In a study of mosquitoes in and around the Nashville Zoo, northern cardinals were found to be the most common source of the mosquitoes’ blood meals, despite more than 300 species of animals on exhibit. None the less, the study suggests zoos are a valuable resource for monitoring mosquito species diversity, biology, and pathogen presence.
Researchers in Florida find that male Aedes aegypti mosquitoes live longer when irradiated as adults rather than pupae, an important advance in protocols for deploying the sterile insect technique to manage wild populations of disease-transmitting mosquitoes.

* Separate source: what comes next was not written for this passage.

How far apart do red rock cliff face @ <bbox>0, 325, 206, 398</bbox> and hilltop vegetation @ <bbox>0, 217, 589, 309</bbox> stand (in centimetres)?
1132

Following the discovery that mosquitoes can ride high-altitude winds to travel long distances, further research is adding to both the scope and variety of species engaged in such migrations—factors sure to complicate efforts to curb transmission of malaria and other mosquito-borne diseases in Africa.
In an analysis of mosquito sampling across 20 years in Connecticut, mosquito populations were often correlated at sites 10 kilometers apart and sometimes as far as 40 kilometers apart. But the same data showed the presence of mosquito-borne viruses rarely correlated across distances more than 5 kilometers, complicating potential approaches to managing mosquitoes and the risk of vector-borne disease.
Mosquito researchers in Florida report the presence in the state of Culex lactator, a species previously known from Central and South America. The arrival adds to the growing list of non-native mosquito species finding their way into Florida—a worrying trend for public-health entomologists.